• Raw data:
=== Begin Enclosure ===

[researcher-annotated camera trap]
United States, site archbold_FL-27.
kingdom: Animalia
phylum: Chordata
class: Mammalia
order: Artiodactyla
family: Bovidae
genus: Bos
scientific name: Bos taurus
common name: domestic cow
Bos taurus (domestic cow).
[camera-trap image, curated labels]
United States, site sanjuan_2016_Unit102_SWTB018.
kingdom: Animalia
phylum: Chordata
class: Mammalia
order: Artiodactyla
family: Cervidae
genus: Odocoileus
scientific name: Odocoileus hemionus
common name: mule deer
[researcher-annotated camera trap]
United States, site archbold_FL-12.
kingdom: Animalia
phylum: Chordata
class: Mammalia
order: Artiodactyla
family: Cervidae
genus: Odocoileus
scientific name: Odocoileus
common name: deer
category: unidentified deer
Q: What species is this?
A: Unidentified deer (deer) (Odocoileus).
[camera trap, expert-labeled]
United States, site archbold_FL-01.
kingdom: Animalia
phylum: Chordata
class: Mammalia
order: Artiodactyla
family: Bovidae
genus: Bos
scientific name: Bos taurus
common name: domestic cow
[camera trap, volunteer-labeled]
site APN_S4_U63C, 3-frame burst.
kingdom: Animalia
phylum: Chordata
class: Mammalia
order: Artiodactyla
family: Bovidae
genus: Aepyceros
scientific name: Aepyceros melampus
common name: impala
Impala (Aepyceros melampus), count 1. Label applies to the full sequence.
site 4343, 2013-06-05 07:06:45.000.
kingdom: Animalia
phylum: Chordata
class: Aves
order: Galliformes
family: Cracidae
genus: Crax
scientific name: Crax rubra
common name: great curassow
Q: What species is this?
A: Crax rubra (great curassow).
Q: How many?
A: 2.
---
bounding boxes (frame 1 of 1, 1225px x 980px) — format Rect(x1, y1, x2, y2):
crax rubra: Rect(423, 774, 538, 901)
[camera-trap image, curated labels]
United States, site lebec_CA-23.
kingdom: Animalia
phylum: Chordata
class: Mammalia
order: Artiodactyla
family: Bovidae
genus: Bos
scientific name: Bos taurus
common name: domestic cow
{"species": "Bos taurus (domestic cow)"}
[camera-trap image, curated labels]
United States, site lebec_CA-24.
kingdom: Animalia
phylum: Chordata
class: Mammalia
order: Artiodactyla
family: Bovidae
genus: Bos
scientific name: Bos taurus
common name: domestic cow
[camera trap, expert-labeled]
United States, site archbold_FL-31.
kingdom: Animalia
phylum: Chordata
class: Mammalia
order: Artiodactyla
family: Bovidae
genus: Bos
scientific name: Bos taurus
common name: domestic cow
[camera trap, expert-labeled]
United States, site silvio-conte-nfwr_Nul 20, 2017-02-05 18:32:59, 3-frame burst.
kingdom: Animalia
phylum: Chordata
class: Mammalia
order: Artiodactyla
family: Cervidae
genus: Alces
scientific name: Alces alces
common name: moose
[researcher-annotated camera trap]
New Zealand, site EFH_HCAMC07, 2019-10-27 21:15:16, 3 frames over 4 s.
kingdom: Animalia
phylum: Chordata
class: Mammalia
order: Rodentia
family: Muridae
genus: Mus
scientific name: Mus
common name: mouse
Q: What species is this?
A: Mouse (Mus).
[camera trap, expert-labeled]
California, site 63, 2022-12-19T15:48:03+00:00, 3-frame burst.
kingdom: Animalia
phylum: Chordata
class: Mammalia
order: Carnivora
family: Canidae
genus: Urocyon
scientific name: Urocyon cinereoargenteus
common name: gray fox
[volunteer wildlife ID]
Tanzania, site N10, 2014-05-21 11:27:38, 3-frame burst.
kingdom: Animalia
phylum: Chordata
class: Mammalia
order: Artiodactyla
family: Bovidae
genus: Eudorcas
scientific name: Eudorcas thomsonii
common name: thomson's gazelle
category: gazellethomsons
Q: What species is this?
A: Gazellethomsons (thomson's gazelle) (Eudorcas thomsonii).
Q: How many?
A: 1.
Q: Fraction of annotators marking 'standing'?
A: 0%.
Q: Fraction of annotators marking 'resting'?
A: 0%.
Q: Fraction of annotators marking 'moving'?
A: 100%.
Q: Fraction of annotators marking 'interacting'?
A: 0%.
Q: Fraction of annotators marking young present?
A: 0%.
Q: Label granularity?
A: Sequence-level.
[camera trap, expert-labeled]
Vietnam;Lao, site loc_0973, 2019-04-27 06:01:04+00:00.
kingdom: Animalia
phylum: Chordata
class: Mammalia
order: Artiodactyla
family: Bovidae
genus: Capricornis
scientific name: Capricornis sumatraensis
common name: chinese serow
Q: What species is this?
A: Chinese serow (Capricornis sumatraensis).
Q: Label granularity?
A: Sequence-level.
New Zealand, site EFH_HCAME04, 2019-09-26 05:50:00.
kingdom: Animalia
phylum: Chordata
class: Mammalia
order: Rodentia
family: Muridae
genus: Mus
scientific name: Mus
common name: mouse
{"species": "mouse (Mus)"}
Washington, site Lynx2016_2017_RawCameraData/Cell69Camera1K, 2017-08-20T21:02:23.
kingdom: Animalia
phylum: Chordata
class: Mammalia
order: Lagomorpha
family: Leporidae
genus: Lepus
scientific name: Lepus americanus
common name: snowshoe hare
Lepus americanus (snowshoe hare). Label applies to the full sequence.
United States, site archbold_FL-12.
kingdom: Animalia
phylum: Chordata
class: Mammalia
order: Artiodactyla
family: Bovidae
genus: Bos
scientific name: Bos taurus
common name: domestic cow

=== End Enclosure ===

• Work instructions:
Return each line from the entries above that includes "marking".

• Answer to the problem:
Q: Fraction of annotators marking 'standing'?
Q: Fraction of annotators marking 'resting'?
Q: Fraction of annotators marking 'moving'?
Q: Fraction of annotators marking 'interacting'?
Q: Fraction of annotators marking young present?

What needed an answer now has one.